Places and People: Chateau Nadal-Hainault is a cinema-ready property with equally romantic history; the Hainault family has been living and making wine inside the Cistercian priory of Sainte Eulalie since 1826. Sainte Eulalie, located in the Rousillon village of Le Soler, dates to the 12th century. In 1900, Therese Hainault married Francois Nadal, and the union of the Nadal-Hainault families was made; in celebration, a plot of Carignan vines was planted, and it is fruit from these now 100+year old vines that is in your glass-time, history, and family in a bottle. 6 generations from the Hainault’s arrival, Jean-Marie Nadal and his three daughters currently run the property, which adheres to strict viticultural principles and is certified organic by AB Ecocert.

Soil: The centenarian vines of Carignan are planted on calcareous clay.

Grape Varieties: 100% Carignan (An appellation note: because of the use of 100% Carignan with no blending, the “La Centenaire” declassifies from Rousillon to PGI Cotes Catalanes).
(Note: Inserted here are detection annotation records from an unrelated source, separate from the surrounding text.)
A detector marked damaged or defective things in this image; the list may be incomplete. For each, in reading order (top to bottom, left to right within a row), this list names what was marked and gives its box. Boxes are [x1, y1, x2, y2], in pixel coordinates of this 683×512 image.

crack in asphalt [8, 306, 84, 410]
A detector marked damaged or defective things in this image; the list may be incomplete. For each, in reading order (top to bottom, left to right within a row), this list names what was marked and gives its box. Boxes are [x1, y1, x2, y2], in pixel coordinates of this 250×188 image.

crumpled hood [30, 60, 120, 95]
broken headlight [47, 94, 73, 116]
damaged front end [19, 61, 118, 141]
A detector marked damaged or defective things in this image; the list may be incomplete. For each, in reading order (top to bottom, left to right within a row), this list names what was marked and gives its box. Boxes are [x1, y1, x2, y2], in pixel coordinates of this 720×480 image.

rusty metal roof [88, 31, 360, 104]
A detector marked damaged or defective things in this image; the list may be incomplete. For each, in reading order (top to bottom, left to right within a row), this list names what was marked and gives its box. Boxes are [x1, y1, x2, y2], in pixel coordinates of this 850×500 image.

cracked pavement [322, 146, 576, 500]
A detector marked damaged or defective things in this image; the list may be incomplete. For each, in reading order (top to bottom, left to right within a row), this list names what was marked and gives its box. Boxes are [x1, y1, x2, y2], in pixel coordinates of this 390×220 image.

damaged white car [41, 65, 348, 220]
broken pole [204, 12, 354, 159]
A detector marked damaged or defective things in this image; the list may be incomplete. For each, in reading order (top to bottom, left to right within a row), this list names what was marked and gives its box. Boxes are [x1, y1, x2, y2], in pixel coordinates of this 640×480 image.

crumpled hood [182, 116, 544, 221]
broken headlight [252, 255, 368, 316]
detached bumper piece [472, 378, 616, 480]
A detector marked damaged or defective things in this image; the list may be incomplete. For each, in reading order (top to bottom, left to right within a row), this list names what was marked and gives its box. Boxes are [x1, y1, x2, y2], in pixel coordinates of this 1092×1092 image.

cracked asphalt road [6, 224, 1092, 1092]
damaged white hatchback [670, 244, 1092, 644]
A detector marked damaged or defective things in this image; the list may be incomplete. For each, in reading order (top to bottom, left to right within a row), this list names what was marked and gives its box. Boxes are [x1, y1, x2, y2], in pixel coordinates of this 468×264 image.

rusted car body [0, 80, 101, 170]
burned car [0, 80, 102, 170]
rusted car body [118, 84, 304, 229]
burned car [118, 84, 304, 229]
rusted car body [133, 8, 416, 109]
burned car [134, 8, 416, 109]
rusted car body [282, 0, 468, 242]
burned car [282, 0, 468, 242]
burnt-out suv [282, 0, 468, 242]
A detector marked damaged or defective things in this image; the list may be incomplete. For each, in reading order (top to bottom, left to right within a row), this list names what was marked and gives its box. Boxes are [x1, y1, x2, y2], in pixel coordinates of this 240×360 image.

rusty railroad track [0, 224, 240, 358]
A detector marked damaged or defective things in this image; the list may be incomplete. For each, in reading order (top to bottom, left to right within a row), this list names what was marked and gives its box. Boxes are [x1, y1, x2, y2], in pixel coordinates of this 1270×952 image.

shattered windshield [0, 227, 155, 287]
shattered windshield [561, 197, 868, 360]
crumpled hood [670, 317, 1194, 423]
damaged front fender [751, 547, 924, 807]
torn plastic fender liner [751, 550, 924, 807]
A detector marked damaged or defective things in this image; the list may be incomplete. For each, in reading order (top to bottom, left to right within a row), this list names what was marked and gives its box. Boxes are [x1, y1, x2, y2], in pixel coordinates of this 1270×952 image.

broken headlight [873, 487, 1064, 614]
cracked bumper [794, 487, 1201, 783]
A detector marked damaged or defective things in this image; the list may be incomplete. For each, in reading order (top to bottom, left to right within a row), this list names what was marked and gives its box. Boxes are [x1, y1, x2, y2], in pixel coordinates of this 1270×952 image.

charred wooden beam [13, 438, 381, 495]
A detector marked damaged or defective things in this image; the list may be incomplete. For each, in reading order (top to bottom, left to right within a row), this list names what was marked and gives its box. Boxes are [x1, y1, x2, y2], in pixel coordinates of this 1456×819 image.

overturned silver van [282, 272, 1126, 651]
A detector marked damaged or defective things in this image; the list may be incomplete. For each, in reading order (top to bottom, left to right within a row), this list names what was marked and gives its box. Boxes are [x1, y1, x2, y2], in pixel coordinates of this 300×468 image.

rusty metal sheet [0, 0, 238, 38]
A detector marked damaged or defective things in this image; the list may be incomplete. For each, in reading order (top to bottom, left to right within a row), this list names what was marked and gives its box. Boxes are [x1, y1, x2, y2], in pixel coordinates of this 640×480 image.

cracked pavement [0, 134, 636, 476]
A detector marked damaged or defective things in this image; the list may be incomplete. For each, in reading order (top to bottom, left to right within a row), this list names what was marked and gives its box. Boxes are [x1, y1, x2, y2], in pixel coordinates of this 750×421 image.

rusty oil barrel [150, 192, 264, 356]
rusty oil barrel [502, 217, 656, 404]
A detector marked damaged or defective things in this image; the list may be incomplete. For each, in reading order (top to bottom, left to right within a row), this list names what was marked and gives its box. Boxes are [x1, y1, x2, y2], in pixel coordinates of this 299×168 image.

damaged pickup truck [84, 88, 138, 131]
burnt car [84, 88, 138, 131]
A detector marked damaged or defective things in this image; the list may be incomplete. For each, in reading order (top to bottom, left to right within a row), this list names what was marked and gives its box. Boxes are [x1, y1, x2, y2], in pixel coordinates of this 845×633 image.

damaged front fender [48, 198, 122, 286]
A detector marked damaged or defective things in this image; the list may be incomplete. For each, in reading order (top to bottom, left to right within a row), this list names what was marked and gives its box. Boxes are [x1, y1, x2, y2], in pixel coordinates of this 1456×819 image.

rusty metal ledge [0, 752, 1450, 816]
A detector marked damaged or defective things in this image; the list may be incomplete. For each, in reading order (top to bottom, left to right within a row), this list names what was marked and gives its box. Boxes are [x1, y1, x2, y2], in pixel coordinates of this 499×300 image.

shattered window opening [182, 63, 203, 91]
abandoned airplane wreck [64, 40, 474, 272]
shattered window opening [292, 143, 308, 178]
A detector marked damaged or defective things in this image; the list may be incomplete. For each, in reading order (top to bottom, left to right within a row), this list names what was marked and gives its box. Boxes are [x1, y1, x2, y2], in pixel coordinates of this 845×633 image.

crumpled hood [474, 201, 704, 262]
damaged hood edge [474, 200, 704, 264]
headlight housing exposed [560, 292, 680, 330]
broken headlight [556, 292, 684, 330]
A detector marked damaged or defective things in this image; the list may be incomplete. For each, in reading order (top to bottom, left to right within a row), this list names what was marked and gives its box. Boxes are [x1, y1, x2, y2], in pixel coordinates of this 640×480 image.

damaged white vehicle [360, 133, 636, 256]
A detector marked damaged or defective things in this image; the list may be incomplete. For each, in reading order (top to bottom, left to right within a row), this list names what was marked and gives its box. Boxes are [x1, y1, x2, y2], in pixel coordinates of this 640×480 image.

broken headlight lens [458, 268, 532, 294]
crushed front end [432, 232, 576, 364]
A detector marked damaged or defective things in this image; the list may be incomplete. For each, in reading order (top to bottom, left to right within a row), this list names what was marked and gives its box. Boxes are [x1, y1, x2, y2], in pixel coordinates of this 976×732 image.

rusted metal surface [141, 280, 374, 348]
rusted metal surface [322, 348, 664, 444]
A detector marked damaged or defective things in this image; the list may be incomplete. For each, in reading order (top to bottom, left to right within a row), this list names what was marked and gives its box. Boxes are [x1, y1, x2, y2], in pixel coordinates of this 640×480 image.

Winemaking: The hand-harvested berries from the 100-year-old Carignan vines are sorted in the vineyard then placed in concrete vats (partial whole cluster). A common technique when vinifying the extremely acidic/bombastic/tannic Carignan is to employ carbonic maceration (a process where whole bunches of berries are placed in tanks under CO2 and the pressure causes the grapes to undergo fermentation before splitting and releasing their juice). Here, Nadal-Hainault employs this with a small percentage of the Carignan to extract more of the grapes’ natural fruit, while vinifying the remainder in the traditional way (native yeast, concrete tank).

Aging: True to their non-interventionist style, the Nadals elevate this wine in steel tanks throughout the winter after harvest. Prior to bottling, the wine is passed through a cold stabilization for freshness and lightly filtered using certified organic materials.

Flavors and Foods: Carignan, when handled deftly, is fast becoming one of my favorite grape varieties-most of the bottlings that I’ve seen treated with this extra TLC are much more expensive, so to find this level of integrity in a Castor-friendly wine is impressive. Bold, inky flavors of blueberry and fig reduction are so dark and viscous that they provide the palate of “La Centenaire” with an umami-esque feeling, with all elements coming together into one flavor that’s hard to put a descriptor on. Thanks to the family’s choice to employ some carbonic and the quality of the fruit of the vines themselves, the structure of the Nadal-Hainault features acidity and tannins that add freshness and structure, respectively, without bogging the wine down in either direction. The low yields of 30 hl/ha (less than half of what the appellation requires) give deeply concentrated fruit that would pair perfectly with grilled butterfiled leg of lamb, duck marinated in an Asian-style sauce (hoisin, black bean chile), or daube stew of slow-roasted beef. If meats aren’t on the menu, a deep, slow-cooked dish with chick peas (subbing them into a red sauce, or channa masala easy on the spices) would be an excellent partner.

Service and Cellar: With its power and ripeness, the “La Centenaire” is a shoo-in for the lower end of the red cellar temperature spectrum (56-60 degrees F). Winemaker Jean Nadal thinks that this 2019 vintage is halfway through its life expectancy, and I’m inclined to agree: drink now up through its 10-year anniversary in 2029.